Mme Joëlle Garriaud-Maylam. Cet amendement prévoit que l’ambassadeur ou le chef de poste consulaire présente annuellement au conseil consulaire un rapport sur les activités du poste consulaire pendant l’année écoulée et sur les projets pour l’année suivante. La présentation de ce rapport serait suivie d’un débat et éventuellement du vote d’avis.

De même que le ministre des affaires étrangères présente un rapport devant l’AFE, il est important que, dans chaque conseil consulaire, le chef de poste puisse présenter un rapport d’activité.

C’est l’un des seuls moyens de garantir qu’un minimum d’information sera effectivement apporté aux conseillers consulaires, car le projet de loi demeure particulièrement muet sur les modalités concrètes de mise en œuvre de cet objectif.

En effet, pour qu’il soit légitime aux yeux des Français de la circonscription, il est essentiel que le conseil consulaire soit doté de compétences clairement identifiées, permettant de l’appréhender comme un canal de communication privilégié entre la communauté française de la circonscription et le poste consulaire.

Cet amendement tente de tirer parti des difficultés jusqu’ici rencontrées par certains élus de l’AFE pour être, sinon associés, au moins informés par leur ambassade ou leur consulat des mesures concernant les Français de leur circonscription.

M. le président. Quel est l’avis de la commission ?

M. Jean-Yves Leconte, rapporteur. Même si cette proposition n’est pas critiquable sur le fond – elle est d’ailleurs prévue dans le projet de loi pour l’AFE, qui se réunit rarement et comprend une centaine de personnes –, elle créerait une certaine rigidité pour les conseils consulaires, alors qu’il faudrait au contraire davantage de fluidité dans les échanges d’informations entre le poste consulaire et les membres élus du conseil consulaire. Cela relève du pouvoir réglementaire mais aussi des bonnes pratiques entre les élus et l’administration.

L’avis de la commission est donc défavorable.

M. le président. Quel est l’avis du Gouvernement ?
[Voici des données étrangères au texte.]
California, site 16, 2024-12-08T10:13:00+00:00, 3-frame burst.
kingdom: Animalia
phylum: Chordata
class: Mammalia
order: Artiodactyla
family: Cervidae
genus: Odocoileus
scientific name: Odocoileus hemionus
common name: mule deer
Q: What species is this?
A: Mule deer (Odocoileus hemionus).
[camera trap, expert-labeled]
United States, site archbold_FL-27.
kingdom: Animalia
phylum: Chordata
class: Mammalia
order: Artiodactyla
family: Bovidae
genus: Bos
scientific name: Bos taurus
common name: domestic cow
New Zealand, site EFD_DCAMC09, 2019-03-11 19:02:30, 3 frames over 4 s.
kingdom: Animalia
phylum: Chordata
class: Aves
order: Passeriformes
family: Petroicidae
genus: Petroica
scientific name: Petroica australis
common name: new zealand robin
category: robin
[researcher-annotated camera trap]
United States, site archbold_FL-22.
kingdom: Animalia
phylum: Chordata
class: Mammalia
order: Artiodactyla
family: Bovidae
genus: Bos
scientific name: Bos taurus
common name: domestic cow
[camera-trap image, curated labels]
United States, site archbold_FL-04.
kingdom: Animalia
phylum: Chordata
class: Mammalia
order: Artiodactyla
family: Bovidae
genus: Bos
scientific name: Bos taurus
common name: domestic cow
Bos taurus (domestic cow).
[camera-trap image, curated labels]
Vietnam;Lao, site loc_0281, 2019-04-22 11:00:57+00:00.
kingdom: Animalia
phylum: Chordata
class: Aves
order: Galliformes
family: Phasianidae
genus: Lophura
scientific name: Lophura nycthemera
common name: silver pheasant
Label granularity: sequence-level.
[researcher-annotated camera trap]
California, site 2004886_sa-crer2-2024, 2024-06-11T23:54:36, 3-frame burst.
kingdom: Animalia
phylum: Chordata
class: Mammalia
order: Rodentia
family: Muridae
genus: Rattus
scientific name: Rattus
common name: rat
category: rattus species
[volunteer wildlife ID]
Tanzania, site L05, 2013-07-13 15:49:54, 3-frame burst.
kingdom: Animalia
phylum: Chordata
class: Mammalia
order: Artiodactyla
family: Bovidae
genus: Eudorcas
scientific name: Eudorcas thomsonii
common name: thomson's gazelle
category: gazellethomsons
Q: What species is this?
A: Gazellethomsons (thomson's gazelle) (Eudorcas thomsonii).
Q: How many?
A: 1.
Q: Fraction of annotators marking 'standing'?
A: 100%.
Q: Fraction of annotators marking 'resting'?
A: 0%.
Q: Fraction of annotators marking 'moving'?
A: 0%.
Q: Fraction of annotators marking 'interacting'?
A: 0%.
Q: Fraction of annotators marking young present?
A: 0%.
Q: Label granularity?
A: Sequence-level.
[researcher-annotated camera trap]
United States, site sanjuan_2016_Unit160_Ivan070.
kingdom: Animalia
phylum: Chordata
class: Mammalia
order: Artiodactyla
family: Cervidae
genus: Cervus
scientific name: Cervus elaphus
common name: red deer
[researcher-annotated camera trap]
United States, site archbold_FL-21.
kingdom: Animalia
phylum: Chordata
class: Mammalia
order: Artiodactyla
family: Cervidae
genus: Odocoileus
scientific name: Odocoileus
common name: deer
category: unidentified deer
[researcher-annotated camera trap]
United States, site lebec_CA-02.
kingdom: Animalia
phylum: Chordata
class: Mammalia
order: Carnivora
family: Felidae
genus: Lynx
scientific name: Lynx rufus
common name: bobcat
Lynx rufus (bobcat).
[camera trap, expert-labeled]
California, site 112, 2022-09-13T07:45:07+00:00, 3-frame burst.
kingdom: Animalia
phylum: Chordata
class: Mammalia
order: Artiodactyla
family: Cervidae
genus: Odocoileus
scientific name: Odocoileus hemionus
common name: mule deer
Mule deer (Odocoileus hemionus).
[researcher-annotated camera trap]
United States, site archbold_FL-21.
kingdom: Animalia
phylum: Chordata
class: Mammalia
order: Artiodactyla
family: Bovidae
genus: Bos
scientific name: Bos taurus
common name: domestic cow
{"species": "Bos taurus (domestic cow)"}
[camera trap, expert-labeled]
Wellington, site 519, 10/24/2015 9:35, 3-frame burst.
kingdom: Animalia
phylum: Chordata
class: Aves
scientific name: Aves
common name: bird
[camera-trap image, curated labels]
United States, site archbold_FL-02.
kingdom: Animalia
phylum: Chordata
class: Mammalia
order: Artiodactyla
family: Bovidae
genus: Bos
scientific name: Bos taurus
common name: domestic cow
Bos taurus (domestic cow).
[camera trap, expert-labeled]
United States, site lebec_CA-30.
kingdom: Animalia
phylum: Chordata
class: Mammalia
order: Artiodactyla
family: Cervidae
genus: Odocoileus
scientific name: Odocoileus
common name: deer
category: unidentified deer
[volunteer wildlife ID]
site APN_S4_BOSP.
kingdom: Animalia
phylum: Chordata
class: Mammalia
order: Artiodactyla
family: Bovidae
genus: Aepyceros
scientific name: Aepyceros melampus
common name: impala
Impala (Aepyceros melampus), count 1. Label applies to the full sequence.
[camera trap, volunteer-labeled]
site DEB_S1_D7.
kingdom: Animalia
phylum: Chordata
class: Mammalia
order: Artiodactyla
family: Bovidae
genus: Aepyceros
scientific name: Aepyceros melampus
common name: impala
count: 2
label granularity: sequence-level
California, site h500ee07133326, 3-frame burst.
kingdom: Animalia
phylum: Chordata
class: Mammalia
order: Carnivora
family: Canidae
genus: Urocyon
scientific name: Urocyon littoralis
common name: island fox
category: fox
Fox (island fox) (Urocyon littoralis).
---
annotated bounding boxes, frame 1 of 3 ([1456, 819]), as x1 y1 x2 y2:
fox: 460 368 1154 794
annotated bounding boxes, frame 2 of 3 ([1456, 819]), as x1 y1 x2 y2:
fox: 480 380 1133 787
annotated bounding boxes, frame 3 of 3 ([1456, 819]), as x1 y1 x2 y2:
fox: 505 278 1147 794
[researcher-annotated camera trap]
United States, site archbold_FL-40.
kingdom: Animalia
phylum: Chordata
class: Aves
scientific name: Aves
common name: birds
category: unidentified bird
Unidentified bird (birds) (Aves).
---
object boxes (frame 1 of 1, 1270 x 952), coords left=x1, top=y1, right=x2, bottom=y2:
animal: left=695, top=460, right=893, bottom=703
Mme Hélène Conway-Mouret, ministre déléguée. L’avis du Gouvernement est également défavorable. Les compétences seront clairement définies et identifiées dans le décret. Les conseillers consulaires seront informés, selon les sujets traités, sur toutes les activités du poste au fur et à mesure que les réunions auront lieu. Il ne faudra pas attendre la fin de l’année ni le début de l’année suivante pour être informé sur l’ensemble des activités du poste.

M. le président. Je mets aux voix l’amendement n° 76.